Worm Breeder's Gazette 3(2): 19a
These abstracts should not be cited in bibliographies. Material contained herein should be treated as personal communication and should be cited as such only with the consent of the author.
We have just completed an EM study of L1 and L2 gonads in hermaphrodite and male worms. Worms were sexed by the presence or absence of the enlarged B cell in the tail before sectioning. Sexing was confirmed by coelomocyte position around the young gonad after sectioning. The major purpose of this study was to see the cytoplasmic boundaries of the gonadal somatic progenitor cells (Z1 and Z4) and their descendants. (The cells in the gonadal primordium are Z1, Z2, Z3, and Z4 from anterior to posterior.

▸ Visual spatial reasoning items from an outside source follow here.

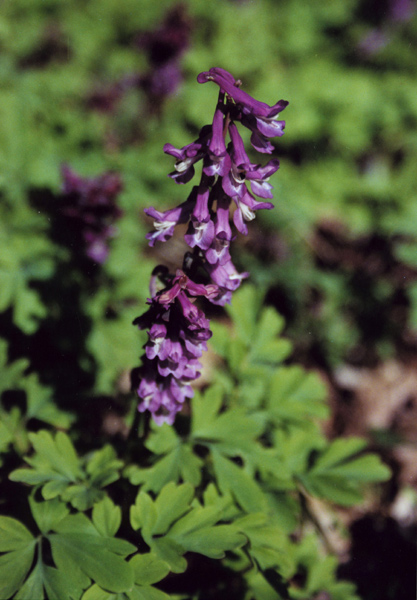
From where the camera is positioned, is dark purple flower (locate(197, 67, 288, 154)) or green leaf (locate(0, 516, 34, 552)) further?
green leaf (locate(0, 516, 34, 552))

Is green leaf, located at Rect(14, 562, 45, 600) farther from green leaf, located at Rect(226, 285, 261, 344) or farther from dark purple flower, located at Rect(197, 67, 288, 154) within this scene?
dark purple flower, located at Rect(197, 67, 288, 154)

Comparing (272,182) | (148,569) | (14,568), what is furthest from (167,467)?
(272,182)

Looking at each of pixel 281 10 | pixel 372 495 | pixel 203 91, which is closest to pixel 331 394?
pixel 372 495

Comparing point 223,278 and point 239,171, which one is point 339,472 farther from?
point 239,171

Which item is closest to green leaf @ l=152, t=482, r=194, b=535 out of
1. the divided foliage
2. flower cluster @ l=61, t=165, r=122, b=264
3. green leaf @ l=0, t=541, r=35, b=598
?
the divided foliage

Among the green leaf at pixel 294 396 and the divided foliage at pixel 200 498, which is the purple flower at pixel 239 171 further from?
the green leaf at pixel 294 396
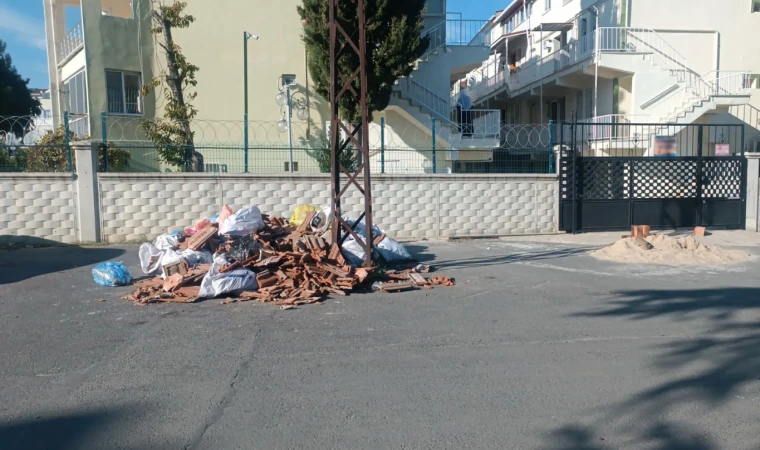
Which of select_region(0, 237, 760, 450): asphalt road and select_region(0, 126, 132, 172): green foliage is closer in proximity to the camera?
select_region(0, 237, 760, 450): asphalt road

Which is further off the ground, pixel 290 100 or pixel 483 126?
pixel 290 100

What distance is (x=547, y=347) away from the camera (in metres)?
6.24

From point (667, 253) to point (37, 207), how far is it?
41.8 ft

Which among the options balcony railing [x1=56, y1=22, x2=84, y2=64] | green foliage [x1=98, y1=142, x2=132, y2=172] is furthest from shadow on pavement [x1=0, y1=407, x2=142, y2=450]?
balcony railing [x1=56, y1=22, x2=84, y2=64]

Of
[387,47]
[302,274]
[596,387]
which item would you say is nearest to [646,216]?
[387,47]

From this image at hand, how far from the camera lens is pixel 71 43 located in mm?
21266

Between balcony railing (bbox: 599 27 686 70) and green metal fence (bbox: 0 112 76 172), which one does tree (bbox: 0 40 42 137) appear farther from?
balcony railing (bbox: 599 27 686 70)

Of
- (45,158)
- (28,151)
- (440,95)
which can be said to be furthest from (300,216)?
(440,95)

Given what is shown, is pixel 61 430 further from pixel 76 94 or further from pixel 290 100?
pixel 76 94

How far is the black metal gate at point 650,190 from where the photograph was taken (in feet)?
48.4

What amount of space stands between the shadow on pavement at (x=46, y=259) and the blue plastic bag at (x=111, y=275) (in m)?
1.53

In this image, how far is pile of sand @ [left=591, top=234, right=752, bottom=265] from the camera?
11188mm

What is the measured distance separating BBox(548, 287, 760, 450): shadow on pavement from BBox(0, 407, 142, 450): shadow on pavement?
10.4 ft

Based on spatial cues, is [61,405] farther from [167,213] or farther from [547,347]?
[167,213]
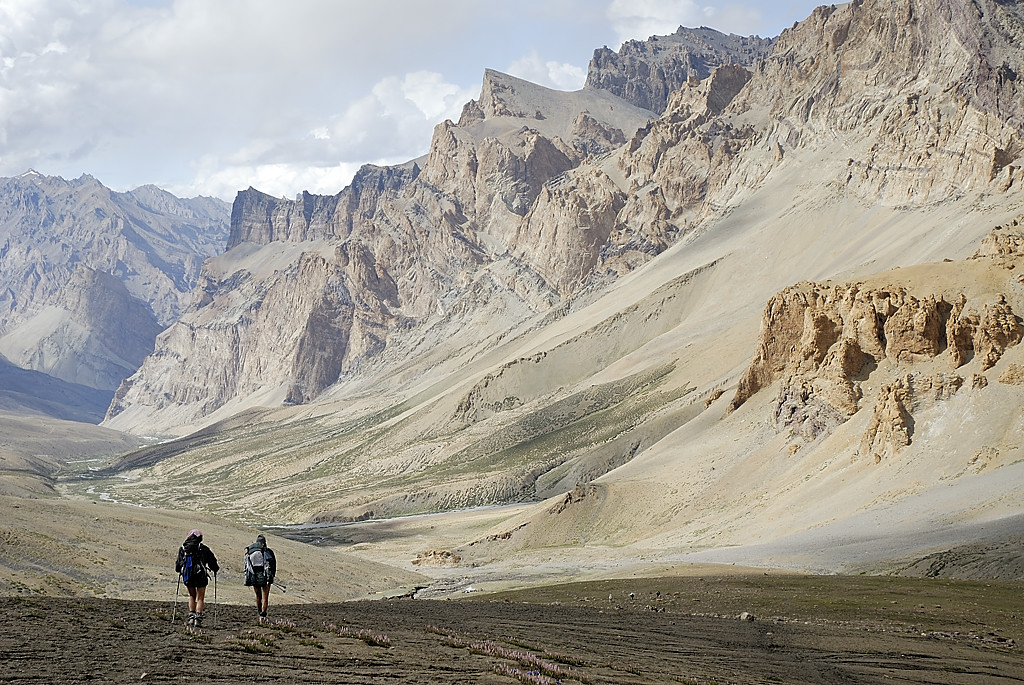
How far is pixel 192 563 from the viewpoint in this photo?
81.3ft

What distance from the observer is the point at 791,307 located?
104188mm

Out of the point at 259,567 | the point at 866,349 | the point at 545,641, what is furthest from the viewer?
the point at 866,349

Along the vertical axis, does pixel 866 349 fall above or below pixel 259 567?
above

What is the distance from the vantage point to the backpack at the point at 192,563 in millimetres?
24734

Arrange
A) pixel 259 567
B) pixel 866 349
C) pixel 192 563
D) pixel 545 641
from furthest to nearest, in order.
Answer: pixel 866 349 → pixel 545 641 → pixel 259 567 → pixel 192 563

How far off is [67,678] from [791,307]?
313ft

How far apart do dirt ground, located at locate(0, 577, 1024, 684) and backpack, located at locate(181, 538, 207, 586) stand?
1235 mm

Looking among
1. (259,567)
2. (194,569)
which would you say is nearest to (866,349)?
(259,567)

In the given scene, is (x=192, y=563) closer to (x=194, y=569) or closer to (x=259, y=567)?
(x=194, y=569)

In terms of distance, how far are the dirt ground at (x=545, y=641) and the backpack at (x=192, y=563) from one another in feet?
4.05

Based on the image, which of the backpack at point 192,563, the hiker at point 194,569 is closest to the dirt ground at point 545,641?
the hiker at point 194,569

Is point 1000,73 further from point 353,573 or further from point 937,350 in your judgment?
point 353,573

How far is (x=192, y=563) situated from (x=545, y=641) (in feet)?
31.7

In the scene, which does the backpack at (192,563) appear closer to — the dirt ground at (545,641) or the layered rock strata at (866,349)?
the dirt ground at (545,641)
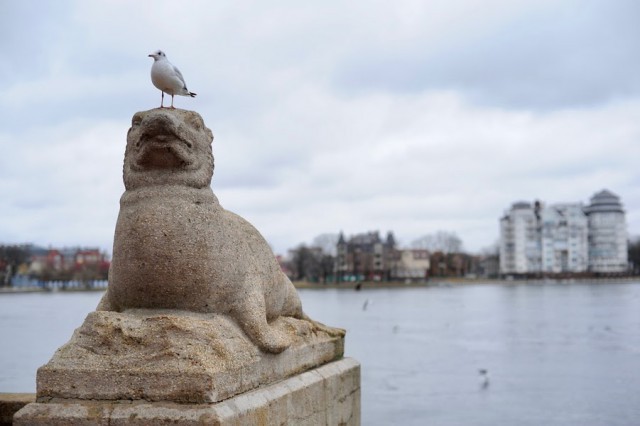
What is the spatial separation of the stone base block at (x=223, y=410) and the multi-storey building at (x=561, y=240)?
14613 centimetres

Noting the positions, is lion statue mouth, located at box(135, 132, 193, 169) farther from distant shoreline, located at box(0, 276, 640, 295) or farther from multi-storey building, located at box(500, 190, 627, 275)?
multi-storey building, located at box(500, 190, 627, 275)

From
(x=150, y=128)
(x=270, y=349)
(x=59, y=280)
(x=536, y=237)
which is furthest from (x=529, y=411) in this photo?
(x=536, y=237)

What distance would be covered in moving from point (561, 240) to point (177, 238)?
15221 cm

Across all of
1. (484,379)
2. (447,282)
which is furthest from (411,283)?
(484,379)

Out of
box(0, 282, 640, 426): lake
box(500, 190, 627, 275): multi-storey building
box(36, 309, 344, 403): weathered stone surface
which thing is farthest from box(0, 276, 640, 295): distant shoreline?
box(36, 309, 344, 403): weathered stone surface

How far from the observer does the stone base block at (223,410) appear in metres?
4.44

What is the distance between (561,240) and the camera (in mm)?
149375

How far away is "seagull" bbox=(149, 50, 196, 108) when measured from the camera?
18.5 ft

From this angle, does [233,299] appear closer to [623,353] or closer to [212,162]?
[212,162]

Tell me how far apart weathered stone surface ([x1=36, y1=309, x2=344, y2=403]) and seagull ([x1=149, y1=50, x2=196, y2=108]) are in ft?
5.42

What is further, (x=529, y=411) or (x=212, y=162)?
(x=529, y=411)

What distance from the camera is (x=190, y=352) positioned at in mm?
4688

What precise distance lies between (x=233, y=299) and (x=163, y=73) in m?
1.76

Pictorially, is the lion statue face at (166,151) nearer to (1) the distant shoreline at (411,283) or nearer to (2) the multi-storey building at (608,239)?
(1) the distant shoreline at (411,283)
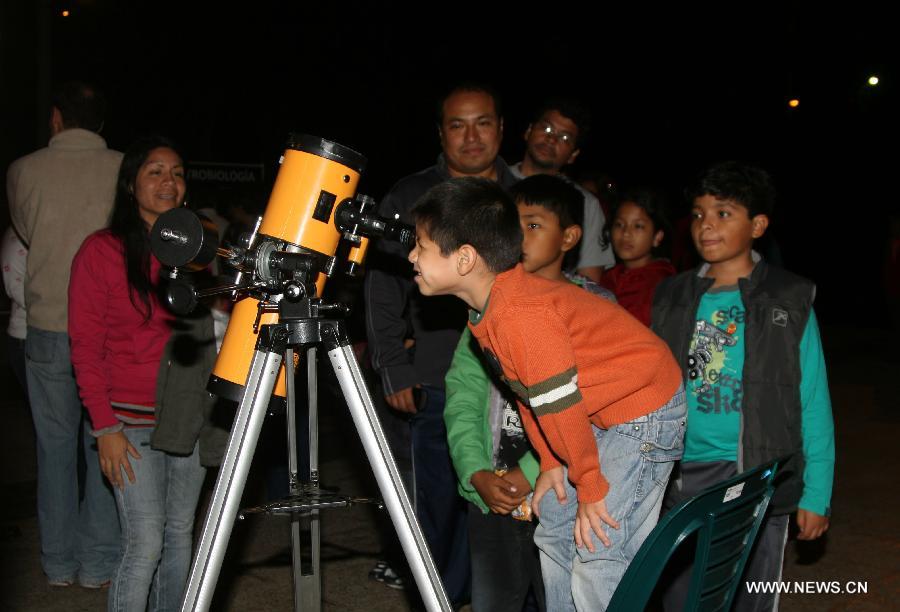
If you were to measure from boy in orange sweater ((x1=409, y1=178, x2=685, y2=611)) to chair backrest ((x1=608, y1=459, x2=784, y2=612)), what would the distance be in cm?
35

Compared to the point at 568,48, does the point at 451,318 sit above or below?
below

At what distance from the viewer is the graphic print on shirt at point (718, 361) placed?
10.9 feet

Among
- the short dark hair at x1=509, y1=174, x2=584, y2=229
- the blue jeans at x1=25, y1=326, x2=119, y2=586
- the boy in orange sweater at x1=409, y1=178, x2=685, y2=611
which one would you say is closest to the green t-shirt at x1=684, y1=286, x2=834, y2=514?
the short dark hair at x1=509, y1=174, x2=584, y2=229

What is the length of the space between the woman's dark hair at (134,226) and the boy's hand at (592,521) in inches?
68.5

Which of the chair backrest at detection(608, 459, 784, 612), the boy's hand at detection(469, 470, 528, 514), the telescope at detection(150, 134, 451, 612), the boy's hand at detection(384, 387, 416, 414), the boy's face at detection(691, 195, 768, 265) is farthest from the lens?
the boy's hand at detection(384, 387, 416, 414)

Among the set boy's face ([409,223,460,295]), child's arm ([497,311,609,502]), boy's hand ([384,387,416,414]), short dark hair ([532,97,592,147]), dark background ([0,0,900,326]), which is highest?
dark background ([0,0,900,326])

Z2 and Z3 are the germ line progenitor cells.) Two findings seem particularly interesting to us. 1) The morphology of young gonads, before Z1 and Z4 divide, is the same in hermaphrodites and males. Z1 possesses a thin cytoplasmic process that extends posteriorly, and Z4 possesses one that extends anteriorly along the ventral surface of the gonad. These processes make contact mid-ventrally. No syncytial interconnection was observed in serial sections of the region where the processes meet. No special junctions were observed between the processes. 2) The somatic cells that occupy the tip positions of the elongating gonadal arms (Z1.aa leads the anterior hermaphrodite arm and Z4.pp leads the posterior hermaphrodite arm; Z1.paa or Z4.aaa leads the single arm in males) have a common ultrastructure. These cells, and only these cells, exhibit distended cisternae of rough ER and an extensive Golgi apparatus. All the other somatic and germ line cells are packed with free ribosomes and mitochondria.